Todos tenemos obligaciones que cumplir. Muchas las realizamos porque es nuestro deber y no nos queda más remedio y muchas otras las hacemos por amor, por ilusión. En nosotros está el ver qué sentido le queremos dar y cómo queremos que éstas repercutan en nuestro ánimo y en nuestra vida.
Cuando actuamos por obligación porque no nos queda otra, no saboreamos lo que hacemos y perdemos buenas ocasiones para enriquecernos, crecer y madurar personalmente. La rutina, el hacer las cosas sin sentido, el actuar sin corazón nos introduce en un círculo vicioso del que nos resulta difícil salir. No estamos satisfechos, sabemos que tenemos que cambiar pero no encontramos la forma ni el momento para romper con estas situaciones.
Por eso tenemos que actuar desde el convencimiento, poniendo toda nuestra alma en lo que hacemos, para que así no hagamos nada por cumplir o porque toca, sino porque nos sale de dentro y queremos sentirnos realizados en lo que hacemos.
Vivir intensamente nuestra vida significa darlo todo en cada momento y no guardarnos nada.
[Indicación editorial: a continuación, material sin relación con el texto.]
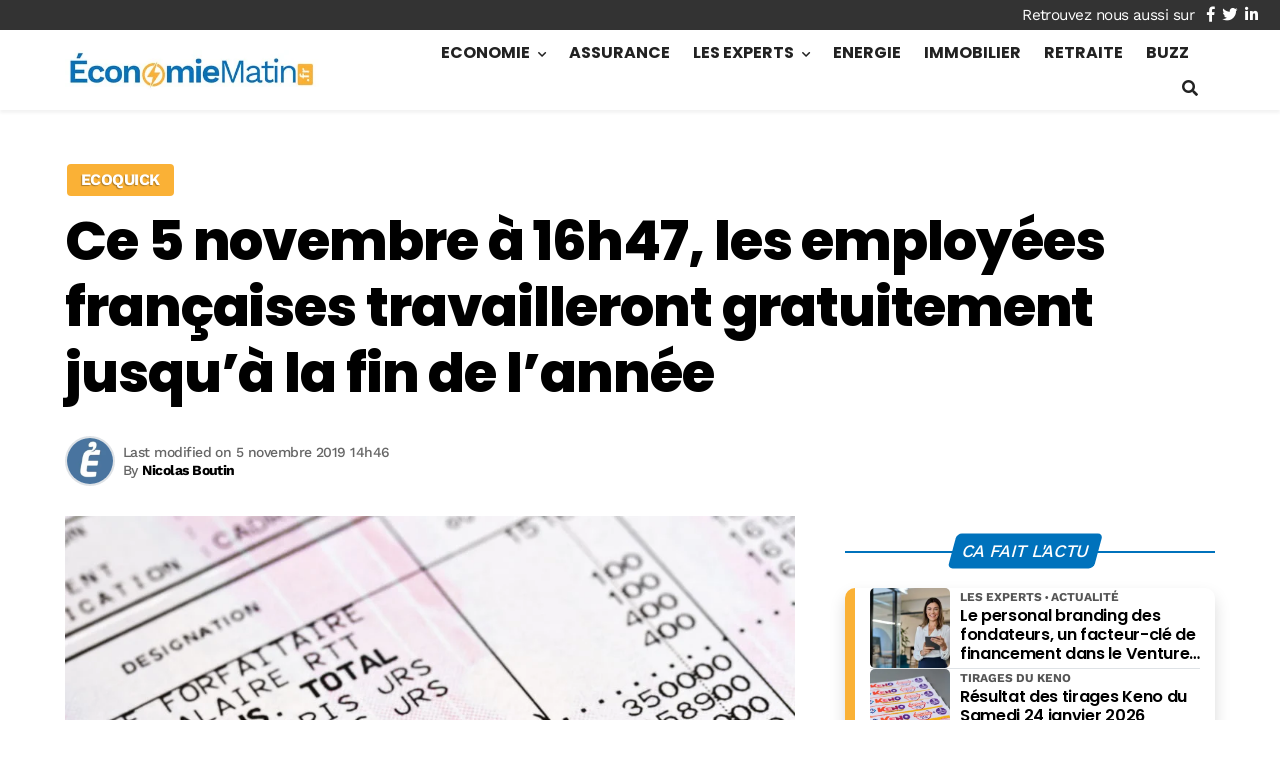

--- FILE ---
content_type: text/html; charset=utf-8
request_url: https://www.google.com/recaptcha/api2/aframe
body_size: 266
content:
<!DOCTYPE HTML><html><head><meta http-equiv="content-type" content="text/html; charset=UTF-8"></head><body><script nonce="tSLTL4CtrVPrA9vAjsOYnw">/** Anti-fraud and anti-abuse applications only. See google.com/recaptcha */ try{var clients={'sodar':'https://pagead2.googlesyndication.com/pagead/sodar?'};window.addEventListener("message",function(a){try{if(a.source===window.parent){var b=JSON.parse(a.data);var c=clients[b['id']];if(c){var d=document.createElement('img');d.src=c+b['params']+'&rc='+(localStorage.getItem("rc::a")?sessionStorage.getItem("rc::b"):"");window.document.body.appendChild(d);sessionStorage.setItem("rc::e",parseInt(sessionStorage.getItem("rc::e")||0)+1);localStorage.setItem("rc::h",'1769329948875');}}}catch(b){}});window.parent.postMessage("_grecaptcha_ready", "*");}catch(b){}</script></body></html>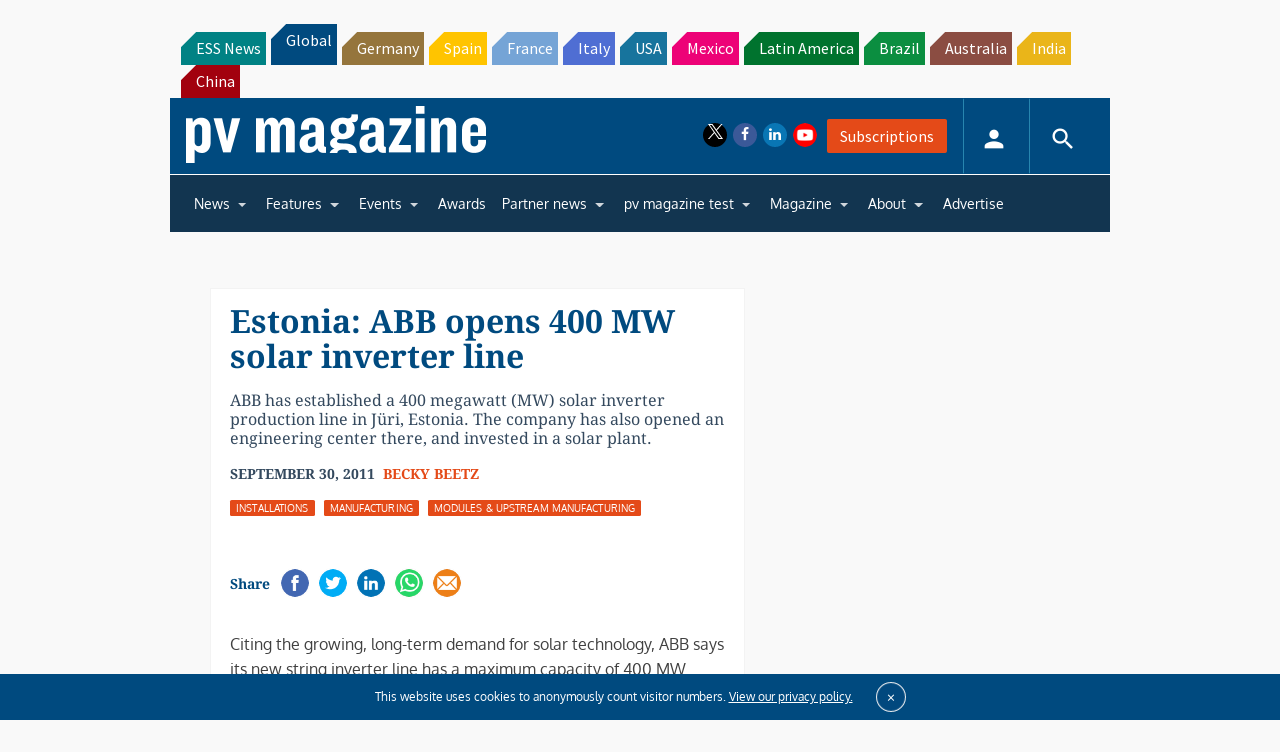

--- FILE ---
content_type: text/html; charset=utf-8
request_url: https://www.google.com/recaptcha/api2/aframe
body_size: 248
content:
<!DOCTYPE HTML><html><head><meta http-equiv="content-type" content="text/html; charset=UTF-8"></head><body><script nonce="fyvLL7_xUzpovzh1eCd-gg">/** Anti-fraud and anti-abuse applications only. See google.com/recaptcha */ try{var clients={'sodar':'https://pagead2.googlesyndication.com/pagead/sodar?'};window.addEventListener("message",function(a){try{if(a.source===window.parent){var b=JSON.parse(a.data);var c=clients[b['id']];if(c){var d=document.createElement('img');d.src=c+b['params']+'&rc='+(localStorage.getItem("rc::a")?sessionStorage.getItem("rc::b"):"");window.document.body.appendChild(d);sessionStorage.setItem("rc::e",parseInt(sessionStorage.getItem("rc::e")||0)+1);localStorage.setItem("rc::h",'1769919270438');}}}catch(b){}});window.parent.postMessage("_grecaptcha_ready", "*");}catch(b){}</script></body></html>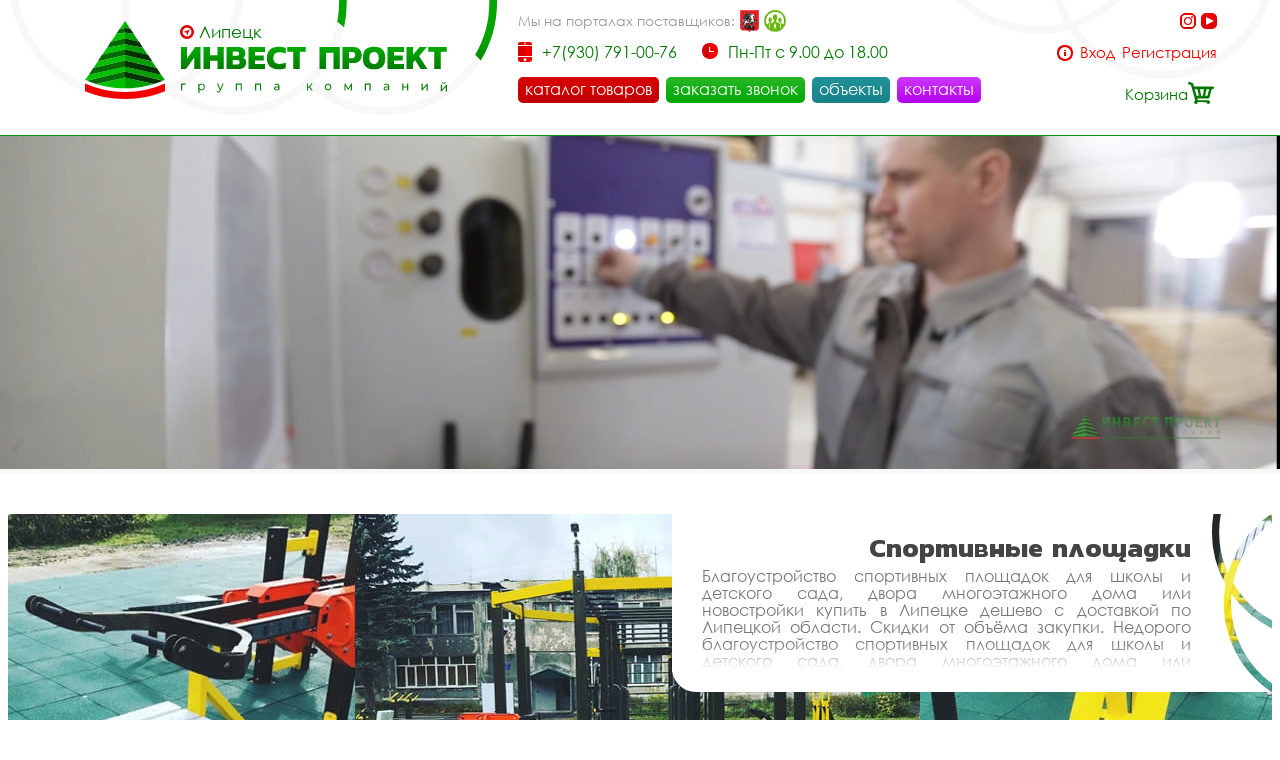

--- FILE ---
content_type: image/svg+xml
request_url: https://iplipetsk.ru/i/point.svg
body_size: 268
content:
<svg xmlns="http://www.w3.org/2000/svg" width="8" height="10" viewBox="0 0 8 10">
  <defs>
    <style>
      .cls-1 {
        fill: #238c00;
        fill-rule: evenodd;
      }
    </style>
  </defs>
  <path class="cls-1" d="M0,4A4,4,0,1,1,4,8,4,4,0,0,1,0,4Z"/>
</svg>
Nuestros actos al final revelan lo que llevamos en nuestro corazón, y aunque haya multitud de ocasiones donde podemos engañar a los demás o disimular nuestras intenciones, a Dios nunca le engañaremos porque Él nos conoce y sabe lo que somos cada uno. Con Él no podemos disimular ni escondernos, porque Dios sabe lo somos. Jesús se lo dice muy claro a los fariseos.
«Cuidado con la levadura de los fariseos, que es la hipocresía, pues nada hay cubierto que no llegue a descubrirse, ni nada escondido que no llegue a saberse. Por eso, lo que digáis en la oscuridad será oído a plena luz, y lo que digáis al oído en las recámaras se pregonará desde la azotea» (Lc 12, 1-3).
Jesús no quiere que nos quedemos en la ley, en la mera norma, no quiere vernos disimulando o teniendo doble vida moral: la que mostramos a los demás y la que tenemos para nosotros mismos; sino que sepamos saborear lo que hacemos porque es ahí donde encontramos y hacemos presente a Dios. Esto exige un camino de honestidad y de sinceridad bastante importante por nuestra parte, para no engañarnos y no dejar que vayan pasando los días auto-justificando nuestras actitudes con excusas pobres.
Al final tarde o temprano nuestras acciones y nuestra trayectoria termina sacando a la luz el fondo del por qué hacemos las cosas. A los demás les podemos engañar con nuestras intenciones, y en multitud de ocasiones se pueden creer todo lo que hacemos y decimos, y hasta pueden estar encantados con nosotros. Pero Dios nos conoce y Él sabe perfectamente lo que nos mueve y porqué actuamos, por mucho que queramos a Dios no le vamos a engañar nunca.
Tenemos que cambiar nuestras actitudes interiores, desechar las que nos alejan de Dios y no nos acercan y quedarnos con las que nos unen a Él. No seamos como los fariseos que al final terminan esclavos de la norma y solo actúan para quedar bien. Para que los demás les vean lo buenos que son y lo bien que hacen las cosas. Nuestro mundo ya está demasiado desacralizado para que nosotros lo acrecentemos más con nuestra actitud. Jesús nos lo dice siempre: «He venido para que tengan vida, y para que la tengan en abundancia» (Jn 10, 10).
Jesús quiere que vivas siempre unido a Él, que le busques para contrastar tu vida con el Evangelio. Ten claro que si deseas conocer su voluntad y lo que te tiene preparado, es porque quieres estar con Él. Vive tu vida según el amor de Dios y lo que ese amor te revela, que es mucho. La única obligación que deberíamos tener clara todos los hombres debería de ser la de amar a los demás desinteresadamente sin preocuparte si te corresponden o no. El amor de Dios es gratuito, y nuestro amor también deber serlo. A Dios no hay que recordarle nunca que nos ame, a nosotros por desgracia se nos tiene que recordar a menudo que amemos a Dios y no nos olvidemos de Él y que amemos también a los demás, tendiendo puentes de amor y amistado con todos. Que Dios nos enseñe a amar cada día, y sea nuestro estilo de vida.